■ TEXT EXCERPT

How to create both a c extension and a pure python package

Thomas Jollans tjol at tjol.eu
Wed Mar 10 16:45:50 EST 2021


On 10/03/2021 20:57, Mats Wichmann wrote:
> On 3/10/21 11:56 AM, Thomas Jollans wrote:
>> On 10/03/2021 18:42, Marco Sulla wrote:
>>> On Wed, 10 Mar 2021 at 16:45, Thomas Jollans <tjol at tjol.eu> wrote:
>>>> Why are you doing this?
>>>>
>>>> If all you want is for it to be possible to install the package from
>>>> source on a system that can't use the C part, you could just declare
>>>> your extension modules optional
>>> Because I want to provide (at least) two wheels: a wheel for linux
>>> users with the C extension compiled and a generic wheel in pure python
>>> as a fallback for any other architecture.
>>
>> What's wrong with sdist as a fallback rather than a wheel?
>>
>> That has the added benefit of people on other architectures have the 
>> opportunity to use the extension module if they have a compiler and 
>> the necessary libraries and headers installed...

■ EXERCISE DESCRIPTION
Pick up the mailing list thread on building a C extension alongside a pure Python package from where it stops, and keep writing it. The rows are unrelated to what comes next.

■ ENTRIES SUPPLIED
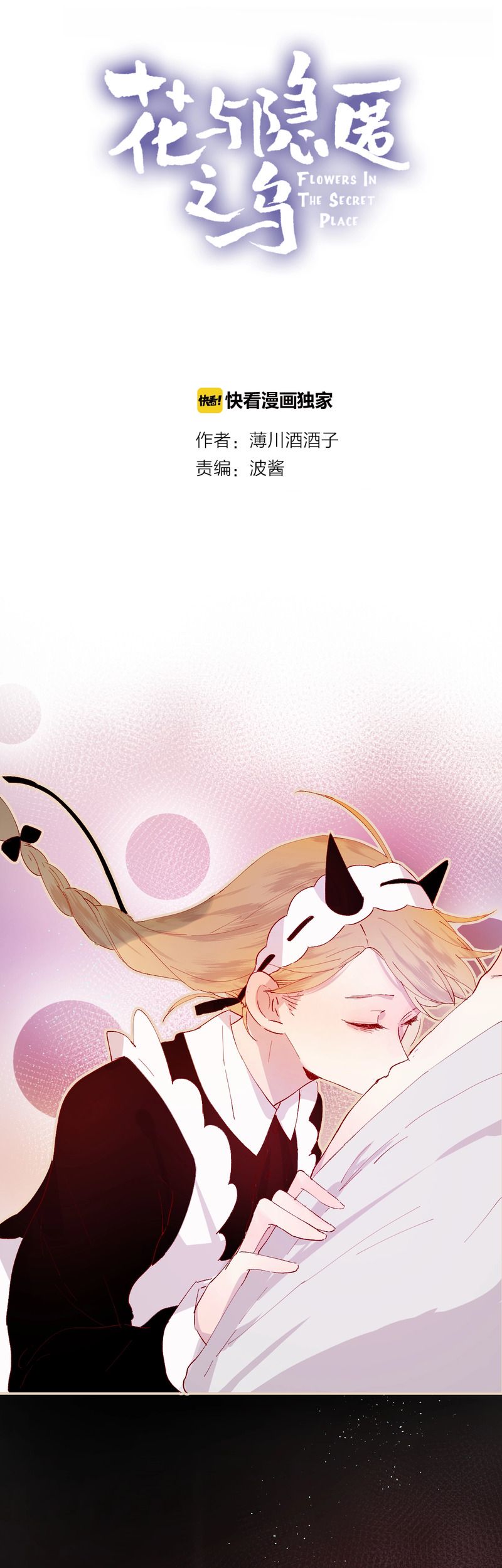 Page 3 of Chapter 31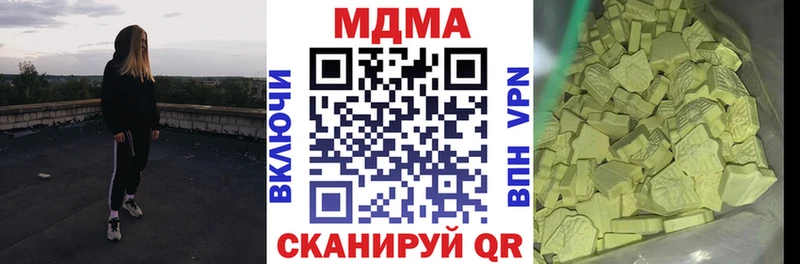 MDMA Molly  Кольчугино 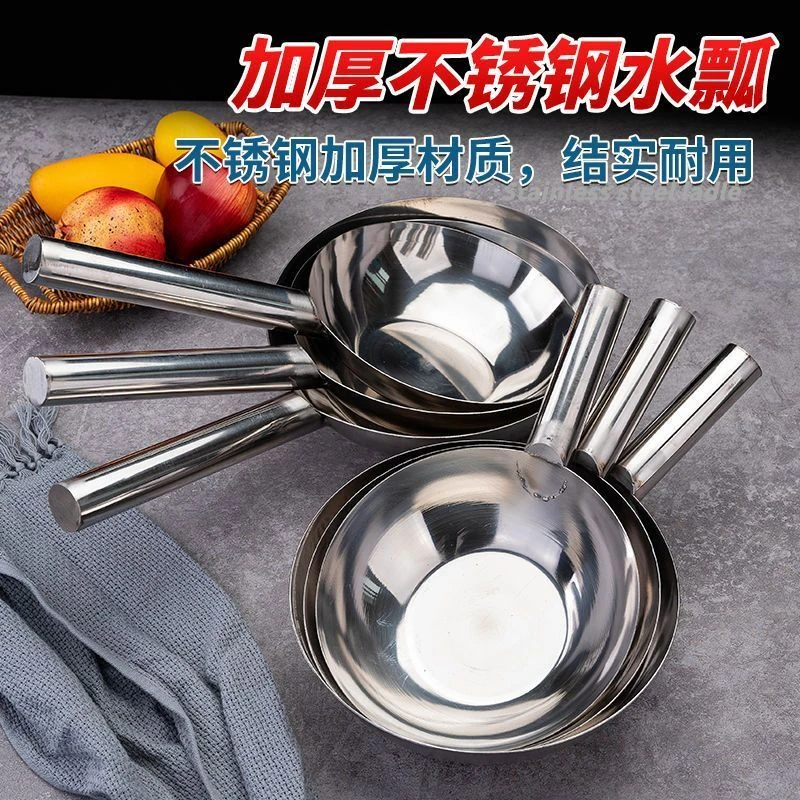 加厚不锈钢长把水瓢多用家用水瓢拌菜凉皮瓢平底水瓢短柄不锈钢瓢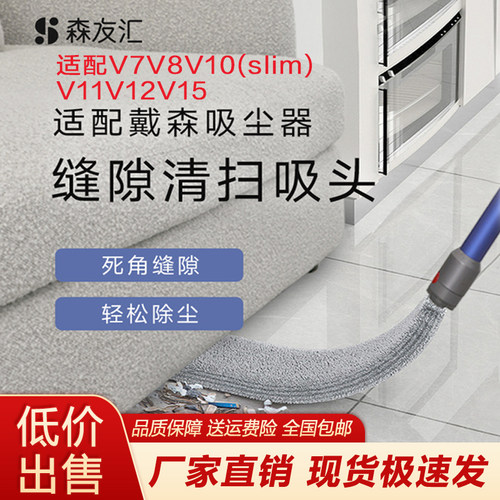 戴森吸尘器超窄细缝隙清洁扁吸头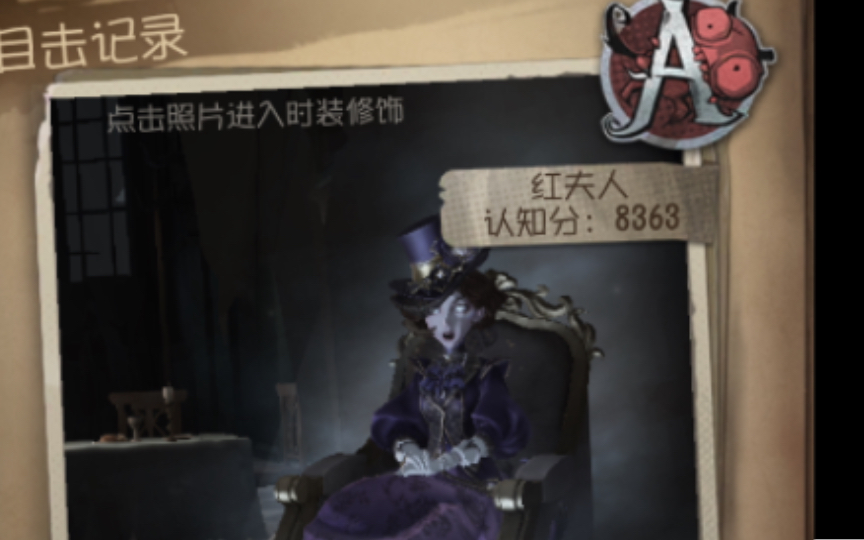 【第五人格/a紅夫人/高燃混剪】從求生者的視角感受a夫人的壓迫感!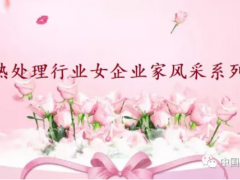 剛柔并濟展芳華——蔣艷芳：宇電儀表助力工業裝備高質量發展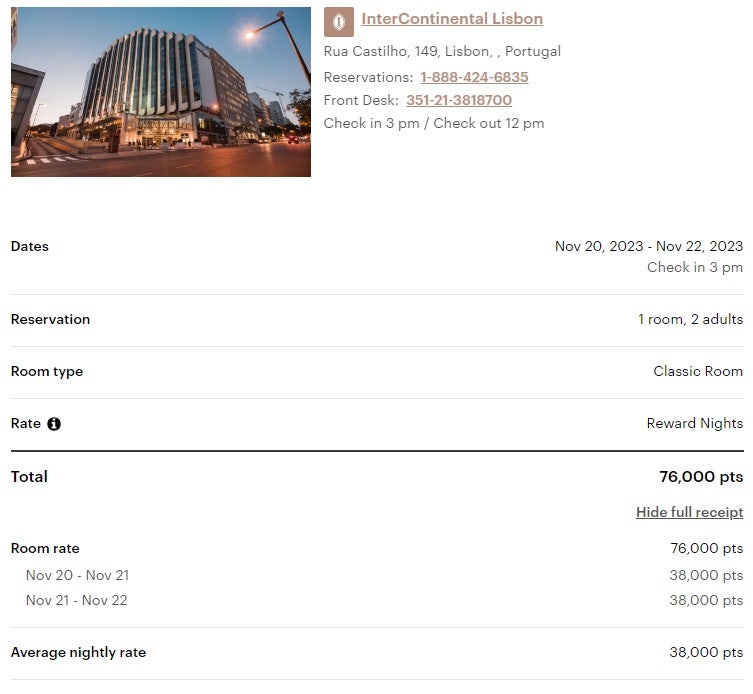 Reward Point 로  공짜 HOTEL 예약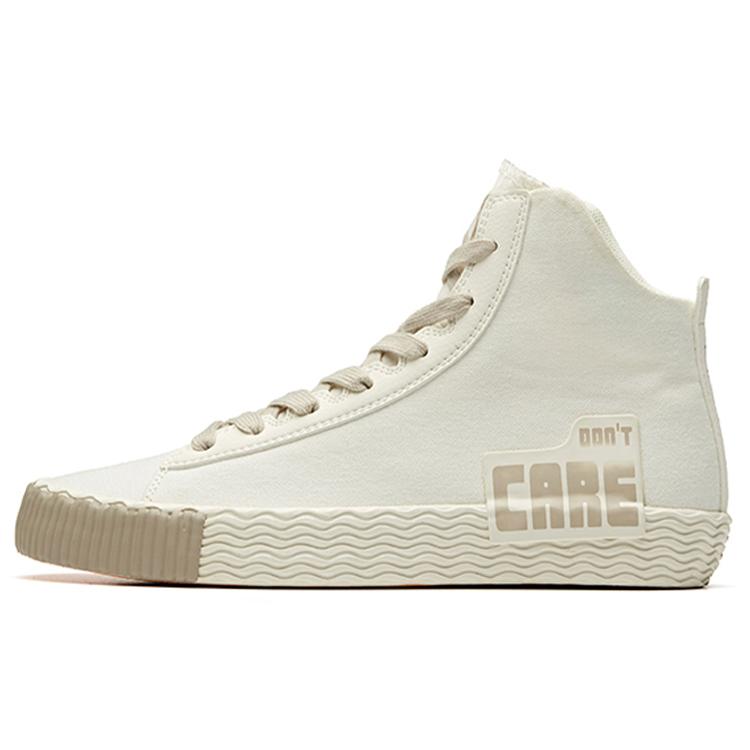 Новая коллекция Anta Life Прочные Дышащие Высокие Кеды для Скейтборда Женские Белые Серые 12948650-1 37.5
Новая коллекция Anta Life Прочные Дышащие Высокие Кеды для Скейтборда Женские Белые Серые 12948650-1 37.5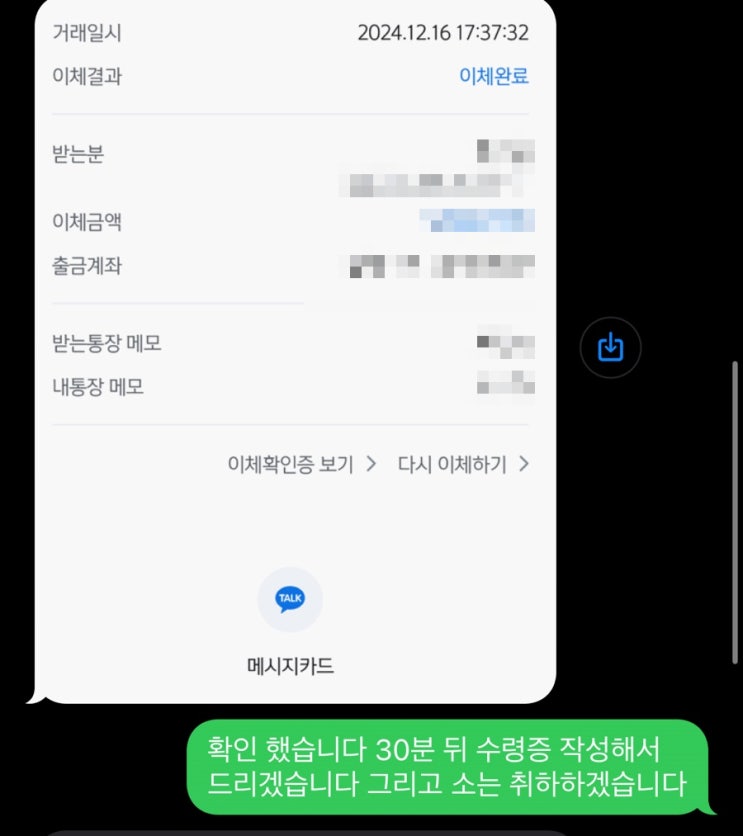  전자소송 셀프소송으로 구상금 반환 받기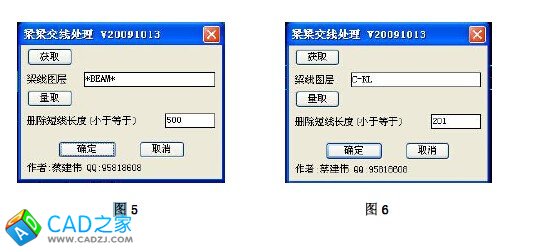 QQ截圖20151113151012.jpg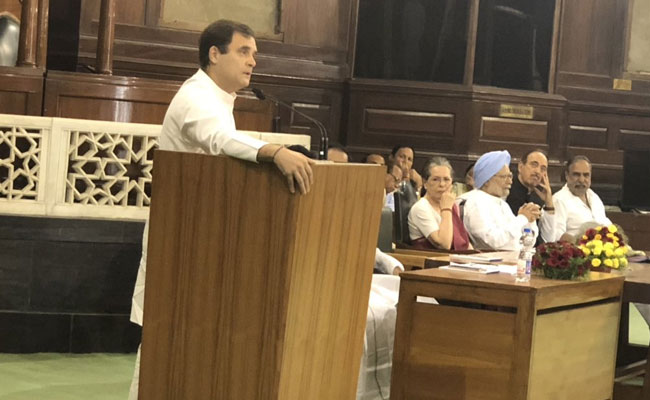 सोनिया गांधी फिर चुनी गईं कांग्रेस संसदीय दल की नेता,  राहुल ने कहा- बीजेपी से हर रोज लड़ेंगे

■ EXERCISE ANSWER
>
> Doesn't that mean nasty failures for those don't have the correct 
> build setup (like almost every Windows user on the planet)?   This 
> isn't a snide question, I'm actually interested in solving roughly the 
> same problem as the OP.

I believe that this is pretty much exactly the problem that the 
"optional" flag for extensions solves.

docs: "specifies that a build failure in the extension should not abort 
the build process, but simply skip the extension."

I would assume this refers to *any* build failure (including a missing 
compiler), so people without a proper build system might get error 
messages, but should still get a working package (assuming of course the 
C extensions is *actually* optional, like an accelerator module).

But I don't have experience with this myself so take what I say with a 
grain of salt.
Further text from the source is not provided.